## WRITTEN REQUEST 1
Reproduce the part of the post on positive thinking that runs from "Positive thinking....I’ve been" down to "of the spiral.", both included.
## WRITTEN REQUEST 2
Turn the rows, everything from the first one down to the line containing "top-left (95, 412), bottom-right (108, 433)", into a numbered list without blank lines, and keep the pictures out of your answer.

This is part of an email that gets delivered to my email daily; the Daily Om. And I kept this one because it really spoke to me in so many ways.

Positive thinking....I’ve been told many times over the years, as I’ve tried to pull myself from the Dark Night of the Soul that I was experiencing, that it just a matter of changing my mind to be positive. That suggestion really pissed me off. I was going through the most horrendous time of my life, not counting the sexual abuse as a child, and the person I had gone to for help, told me to change my mind and be positive. I literally wanted to punch them, except that it would take too much energy on my part, and I would rather have gone to bed, if the truth be told.

During that time in my life, I was too deep in the black hole to just change my mind and be ok. I got professional help on the order of my Master/husband. I learned more tools. It took awhile, but slowly I pulled out of the spiral.

That was a few years back. Since then I’ve put some of those tools to work, and believe it or not, positive thinking (manual mode) has been one of the tools that I rely on heavily, and I usually use it with another tool, a mantra.

When my husband and I were going through a rough time in our poly dynamic, we both needed to learn some skills, a mantra was my saving grace. Then, when I learned about ‘manual mode’, I used the mantra to start me off in a private positive thinking mode to pull me out of whatever triggered me. That’s a great way to use positive thinking and I teach it to many as a tool for poly and for power exchange dynamics. I guess it could be used in a regular relationship, but I don’t have much experience with that, simply because my vanilla partners weren’t interested in personal growth. It’s only been the alternative relationships that have been interested in that.

There are a couple of ways positive thinking can be beneficial when it comes to relationships then. With my husband, if I was triggered, I taught myself the mantra, ‘Love, Trust, Faith’. I loved him and knew that he loved me. I trusted him completely. I had Faith that we would succeed and that the Universe had put us together as partners for a reason. That mantra allowed me to breathe and to line up my emotions so that I could think clearly instead of in a negative, triggered state. Positive Thinking.

The other way it’s beneficial is that the longer you live with positive experiences with positive thinking, the more positive things happen. Specifically in poly, I find that the more I experience, the more confident I am. The more I relax. The more I’m ok with the outcome, regardless of what it may be, because I know I’ll be ok. The more positive I am, the more expansive I am. People feel that and are drawn towards it.

I believe that is what allowed my secondary relationship to happen. We started off with a big mis-understanding right off the bat and I believe it’s because I kept a positive attitude about it that it worked out. If I had been negative, I would have walked away, not believing I deserved a positive outcome.

I like being in that positive state. It brings such opportunities and blessings.

Detection examples:
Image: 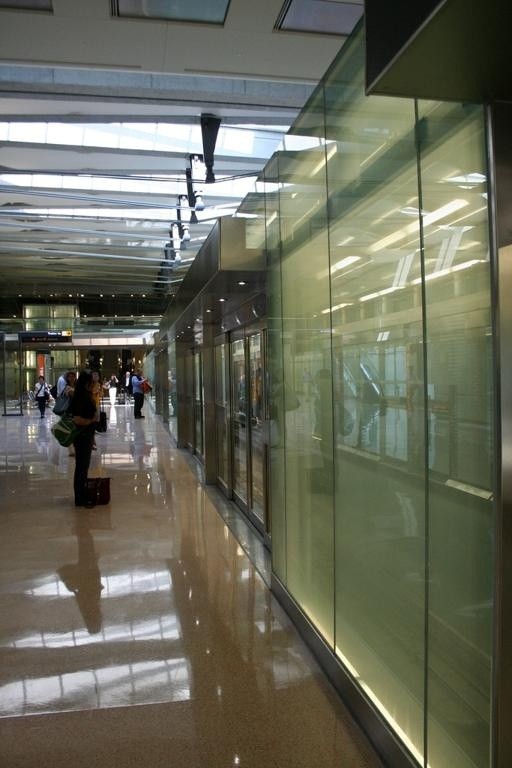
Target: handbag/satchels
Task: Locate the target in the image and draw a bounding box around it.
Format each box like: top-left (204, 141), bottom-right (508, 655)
top-left (44, 389), bottom-right (49, 400)
top-left (53, 396), bottom-right (70, 416)
top-left (143, 382), bottom-right (153, 393)
top-left (49, 385), bottom-right (57, 398)
top-left (88, 477), bottom-right (111, 505)
top-left (95, 412), bottom-right (108, 433)
top-left (50, 413), bottom-right (81, 447)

## OUTPUT 1
Positive thinking....I’ve been told many times over the years, as I’ve tried to pull myself from the Dark Night of the Soul that I was experiencing, that it just a matter of changing my mind to be positive. That suggestion really pissed me off. I was going through the most horrendous time of my life, not counting the sexual abuse as a child, and the person I had gone to for help, told me to change my mind and be positive. I literally wanted to punch them, except that it would take too much energy on my part, and I would rather have gone to bed, if the truth be told.

During that time in my life, I was too deep in the black hole to just change my mind and be ok. I got professional help on the order of my Master/husband. I learned more tools. It took awhile, but slowly I pulled out of the spiral.

## OUTPUT 2
1. Image: 
2. Target: handbag/satchels
3. Task: Locate the target in the image and draw a bounding box around it.
4. Format each box like: top-left (204, 141), bottom-right (508, 655)
5. top-left (44, 389), bottom-right (49, 400)
6. top-left (53, 396), bottom-right (70, 416)
7. top-left (143, 382), bottom-right (153, 393)
8. top-left (49, 385), bottom-right (57, 398)
9. top-left (88, 477), bottom-right (111, 505)
10. top-left (95, 412), bottom-right (108, 433)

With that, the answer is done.